▸ **Consigne écrite 1**
D'après le passage proposé, combien de temps après un incendie les feux incontrôlés affectent-ils le régime hydrologique et l'apport en sédiments ?
▸ **Consigne écrite 2**
Énumérez tous les facteurs que le passage proposé présente comme causes de la fréquence ou de l'ampleur accrues de certains processus géomorphologiques à mesure que les changements climatiques évoluent.

▸ **Passage proposé**

%%

Les changements de végétation dans le bassin versant modifient l’écoulement de l’eau et l’apport en sédiments au cours d’eau et peuvent être une considération importante, en particulier dans les régions montagneuses. Les feux incontrôlés, par exemple, affectent à la fois le régime hydrologique et l’apport en sédiments au cours des trois à cinq premières années suivant un incendie, augmentant la fréquence et l’ampleur des laves torrentielles dans les bassins versants touchés. Leur incidence dépend à la fois de la gravité et de la couverture des incendies, et un praticien peut donc recommander d’effectuer une nouvelle étude cartographique si plus d’une certaine proportion (p. ex. 20 %) de la zone du bassin versant en amont est incendiée.

Compte tenu de la disponibilité de l’imagerie satellitaire, les changements observés dans la rivière et les versants environnants peuvent également nécessiter des mises à jour des cartes d’inondation. Un praticien pourrait recommander qu’une nouvelle cartographie soit effectuée en cas d’avulsion ou de déplacement de la rivière en dehors de la zone de migration historique ou du lit des méandres. Un changement du style fluvial peut également justifier une mise à jour des cartes, car elle indique des changements dans l’apport en sédiments et le comportement futur de la rivière; une transition d’une forme sinueuse à une forme entrelacée, par exemple, peut indiquer une augmentation de l’apport en sédiments et de l’alluvionnement, et peut à son tour augmenter l’étendue des inondations ainsi que le potentiel d’érosion et d’avulsion.

Les modifications apportées à l’infrastructure de drainage et de protection contre les inondations peuvent également influencer la validité des cartes d’inondation, en particulier en milieu urbain où il y a probablement le plus d’éléments à risque. Un praticien peut donc recommander une mise à jour de la cartographie en cas de modification de l’infrastructure de drainage ou de la protection contre les inondations (p. ex. la longueur des digues) dans une zone d’étude.

5.2 Changements climatiques

Les changements climatiques ont une incidence sur la température et les précipitations dans le monde entier et modifient le moment et l’ampleur des débits de pointe dans certaines régions du Canada. Les effets des changements climatiques sur les processus géomorphologiques sont intrinsèquement complexes, car les réactions géomorphologiques sont assez éloignées des changements de température, ce qui accroît l’incertitude quant au comportement futur. Toutefois, les recherches suggèrent que certains processus géomorphologiques sont susceptibles de se produire plus fréquemment ou avec une plus grande ampleur à mesure que les changements climatiques évoluent en raison de l’augmentation de l’intensité et de la durée des précipitations, des changements dans les régimes hydrologiques, ainsi que d’autres facteurs comme le dégel du pergélisol.

%%

▸ **Enregistrements fournis**

%%

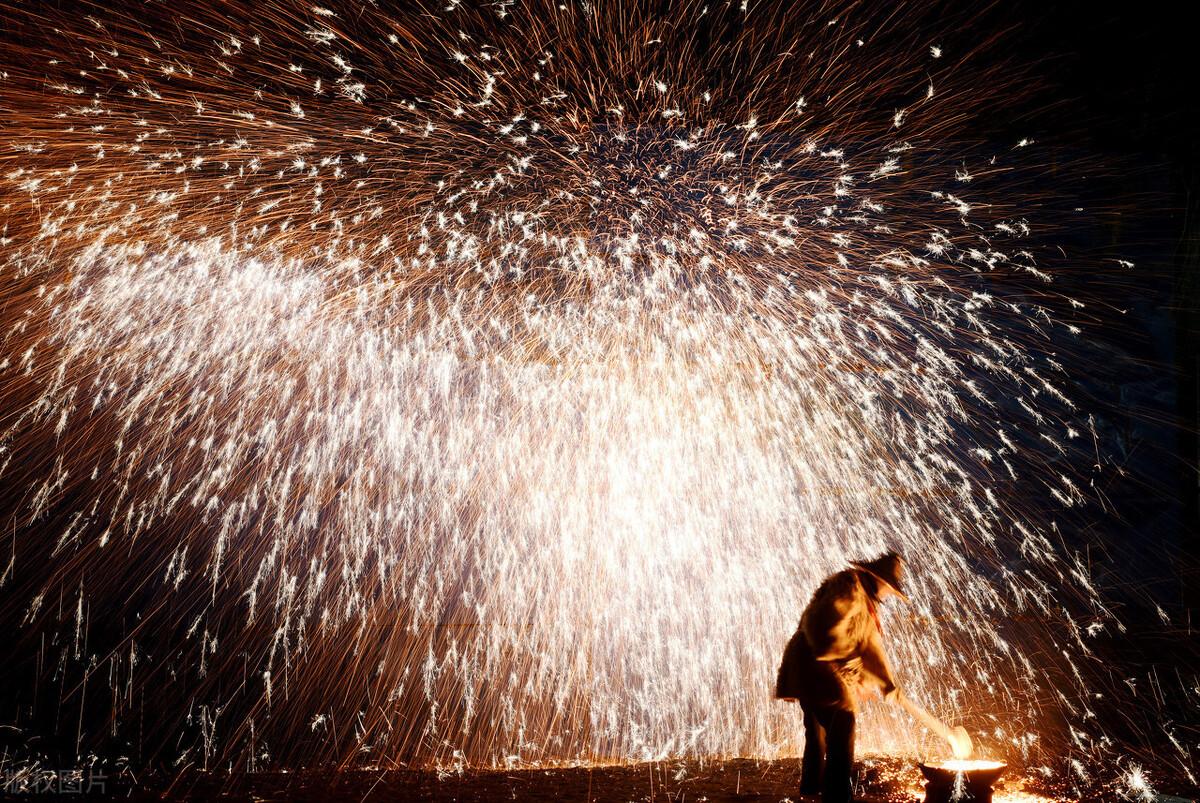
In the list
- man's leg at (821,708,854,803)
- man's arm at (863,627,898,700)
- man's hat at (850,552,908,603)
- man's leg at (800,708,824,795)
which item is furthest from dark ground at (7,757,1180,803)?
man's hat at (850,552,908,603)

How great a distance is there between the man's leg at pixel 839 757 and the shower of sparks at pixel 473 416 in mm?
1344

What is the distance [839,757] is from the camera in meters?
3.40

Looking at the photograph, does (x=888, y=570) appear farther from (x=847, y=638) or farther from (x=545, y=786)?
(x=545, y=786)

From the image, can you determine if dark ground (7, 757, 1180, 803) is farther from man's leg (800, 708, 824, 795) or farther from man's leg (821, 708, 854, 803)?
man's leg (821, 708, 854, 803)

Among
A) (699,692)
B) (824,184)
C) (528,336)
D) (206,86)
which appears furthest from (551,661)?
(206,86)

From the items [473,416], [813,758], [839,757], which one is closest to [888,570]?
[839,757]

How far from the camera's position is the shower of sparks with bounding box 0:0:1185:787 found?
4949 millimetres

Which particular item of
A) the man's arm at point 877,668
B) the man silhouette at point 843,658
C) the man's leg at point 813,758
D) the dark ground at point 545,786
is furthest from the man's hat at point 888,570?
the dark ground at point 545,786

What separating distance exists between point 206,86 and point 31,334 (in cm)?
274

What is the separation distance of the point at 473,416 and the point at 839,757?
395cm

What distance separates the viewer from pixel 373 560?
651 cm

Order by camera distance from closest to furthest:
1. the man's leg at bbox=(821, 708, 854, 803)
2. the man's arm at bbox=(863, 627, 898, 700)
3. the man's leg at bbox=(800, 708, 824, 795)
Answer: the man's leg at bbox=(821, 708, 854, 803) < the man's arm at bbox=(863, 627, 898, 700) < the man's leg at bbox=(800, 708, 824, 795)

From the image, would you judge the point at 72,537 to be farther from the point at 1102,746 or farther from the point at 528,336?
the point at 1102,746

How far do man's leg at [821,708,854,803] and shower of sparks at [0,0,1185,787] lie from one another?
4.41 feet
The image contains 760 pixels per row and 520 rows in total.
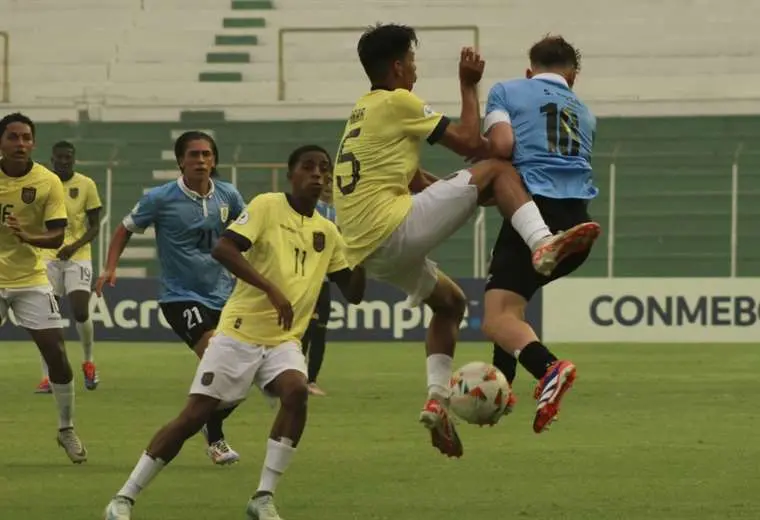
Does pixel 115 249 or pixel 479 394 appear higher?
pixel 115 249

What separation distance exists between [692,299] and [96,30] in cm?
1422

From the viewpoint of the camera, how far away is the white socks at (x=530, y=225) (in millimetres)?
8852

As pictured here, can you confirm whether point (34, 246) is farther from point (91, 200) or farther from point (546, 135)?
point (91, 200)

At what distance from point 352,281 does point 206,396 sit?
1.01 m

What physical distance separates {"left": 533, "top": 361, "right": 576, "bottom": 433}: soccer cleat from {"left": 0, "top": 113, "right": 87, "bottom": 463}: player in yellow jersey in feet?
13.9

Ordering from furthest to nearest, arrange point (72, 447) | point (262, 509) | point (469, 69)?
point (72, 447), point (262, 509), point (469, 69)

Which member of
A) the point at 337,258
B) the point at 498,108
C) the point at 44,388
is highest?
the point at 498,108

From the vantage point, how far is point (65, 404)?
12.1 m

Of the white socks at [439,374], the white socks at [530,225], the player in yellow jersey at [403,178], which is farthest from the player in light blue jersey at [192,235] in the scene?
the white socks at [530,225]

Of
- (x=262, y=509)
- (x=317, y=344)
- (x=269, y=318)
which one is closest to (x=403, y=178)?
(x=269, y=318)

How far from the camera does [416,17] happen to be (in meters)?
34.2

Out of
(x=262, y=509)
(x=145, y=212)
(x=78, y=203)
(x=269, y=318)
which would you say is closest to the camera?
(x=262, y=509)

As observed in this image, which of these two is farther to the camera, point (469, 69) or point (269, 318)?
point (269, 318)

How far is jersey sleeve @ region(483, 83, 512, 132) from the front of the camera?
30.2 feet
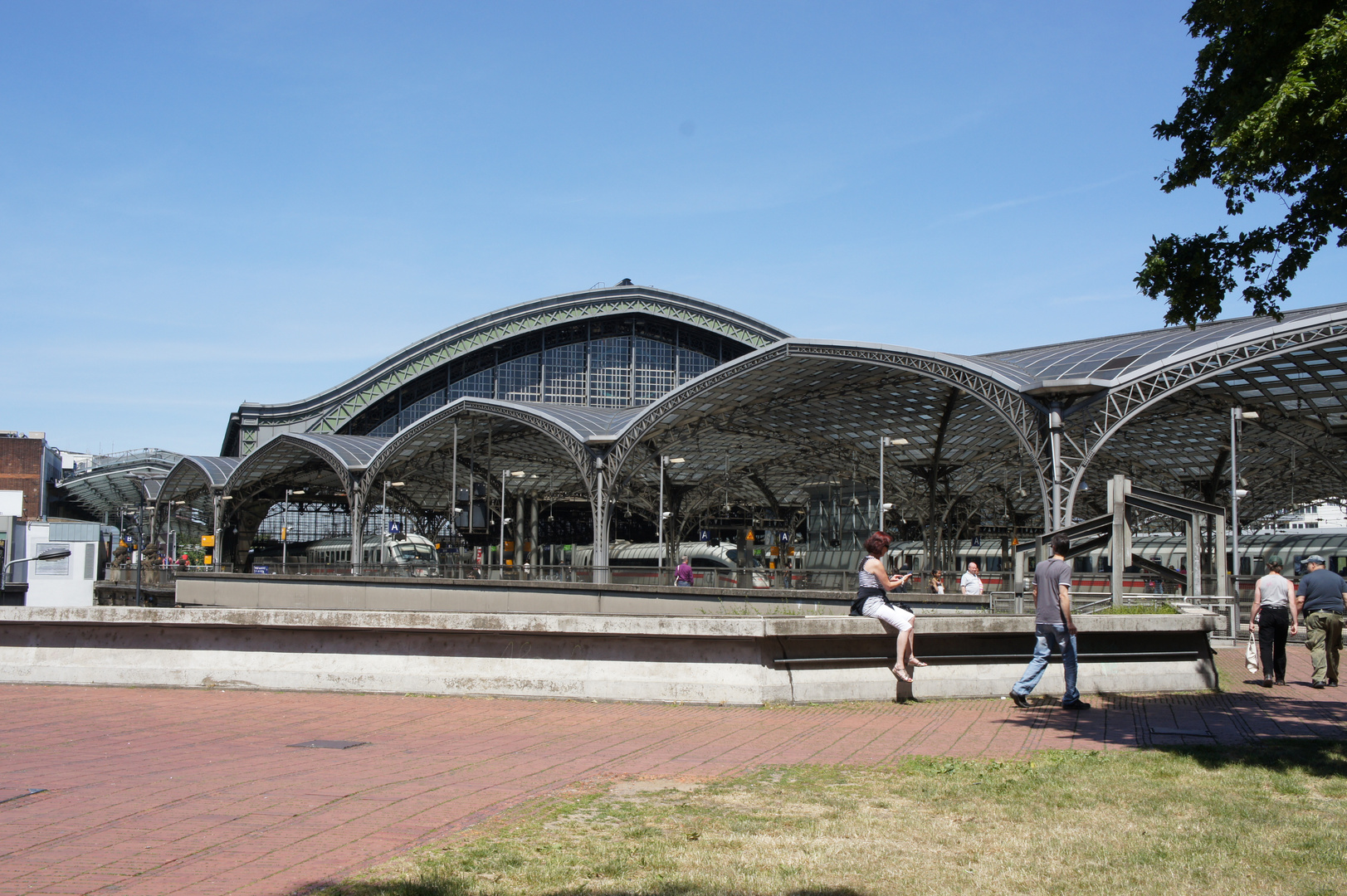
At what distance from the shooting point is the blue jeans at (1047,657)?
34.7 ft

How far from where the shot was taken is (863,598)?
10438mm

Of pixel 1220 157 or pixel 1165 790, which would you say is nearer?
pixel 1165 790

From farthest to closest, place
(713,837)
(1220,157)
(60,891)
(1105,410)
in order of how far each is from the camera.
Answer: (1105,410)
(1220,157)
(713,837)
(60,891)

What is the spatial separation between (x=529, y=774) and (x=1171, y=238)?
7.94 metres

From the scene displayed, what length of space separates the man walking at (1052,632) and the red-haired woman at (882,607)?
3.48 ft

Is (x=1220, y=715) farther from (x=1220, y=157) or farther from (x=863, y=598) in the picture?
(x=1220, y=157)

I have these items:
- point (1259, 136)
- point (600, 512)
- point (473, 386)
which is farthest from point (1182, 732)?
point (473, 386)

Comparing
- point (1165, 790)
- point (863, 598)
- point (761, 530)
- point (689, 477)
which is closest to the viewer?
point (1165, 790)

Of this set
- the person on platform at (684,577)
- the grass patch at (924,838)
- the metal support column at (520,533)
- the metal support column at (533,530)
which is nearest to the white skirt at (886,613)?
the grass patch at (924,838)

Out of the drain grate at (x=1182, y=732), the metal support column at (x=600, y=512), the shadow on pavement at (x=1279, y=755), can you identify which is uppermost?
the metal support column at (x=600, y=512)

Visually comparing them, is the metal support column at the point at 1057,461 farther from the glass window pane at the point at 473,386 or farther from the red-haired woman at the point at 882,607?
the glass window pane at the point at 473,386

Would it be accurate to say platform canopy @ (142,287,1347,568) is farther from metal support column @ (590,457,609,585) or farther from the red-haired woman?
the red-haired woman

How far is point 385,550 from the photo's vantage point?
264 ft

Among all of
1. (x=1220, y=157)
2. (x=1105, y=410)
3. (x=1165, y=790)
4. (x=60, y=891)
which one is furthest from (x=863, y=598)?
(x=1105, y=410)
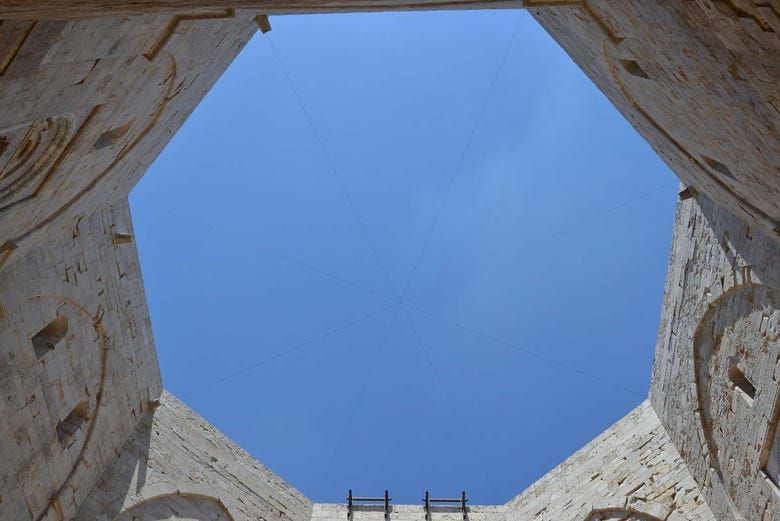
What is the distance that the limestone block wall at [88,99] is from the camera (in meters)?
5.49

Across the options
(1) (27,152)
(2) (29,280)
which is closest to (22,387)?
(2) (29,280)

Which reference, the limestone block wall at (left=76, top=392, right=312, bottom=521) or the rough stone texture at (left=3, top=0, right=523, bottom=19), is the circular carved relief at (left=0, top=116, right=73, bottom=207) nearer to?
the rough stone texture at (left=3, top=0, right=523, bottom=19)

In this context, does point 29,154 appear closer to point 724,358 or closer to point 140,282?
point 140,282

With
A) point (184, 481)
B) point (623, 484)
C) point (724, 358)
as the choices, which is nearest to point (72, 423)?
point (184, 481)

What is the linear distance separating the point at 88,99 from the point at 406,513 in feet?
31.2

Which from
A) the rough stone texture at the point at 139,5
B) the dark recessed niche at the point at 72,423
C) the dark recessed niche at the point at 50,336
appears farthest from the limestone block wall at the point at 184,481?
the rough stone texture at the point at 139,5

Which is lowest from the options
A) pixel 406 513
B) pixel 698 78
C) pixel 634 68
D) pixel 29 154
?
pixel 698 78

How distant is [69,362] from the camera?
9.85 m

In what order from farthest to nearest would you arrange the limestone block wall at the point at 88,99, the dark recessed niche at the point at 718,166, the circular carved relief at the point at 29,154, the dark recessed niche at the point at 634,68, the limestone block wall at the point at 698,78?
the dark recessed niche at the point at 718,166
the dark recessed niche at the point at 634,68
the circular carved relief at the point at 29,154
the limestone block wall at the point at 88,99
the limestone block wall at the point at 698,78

%%

▸ **Corrigé de l'exercice 1**
Au cours des trois à cinq premières années suivant l'incendie.

▸ **Corrigé de l'exercice 2**
- L'augmentation de l'intensité et de la durée des précipitations
- Les changements dans les régimes hydrologiques
- Le dégel du pergélisol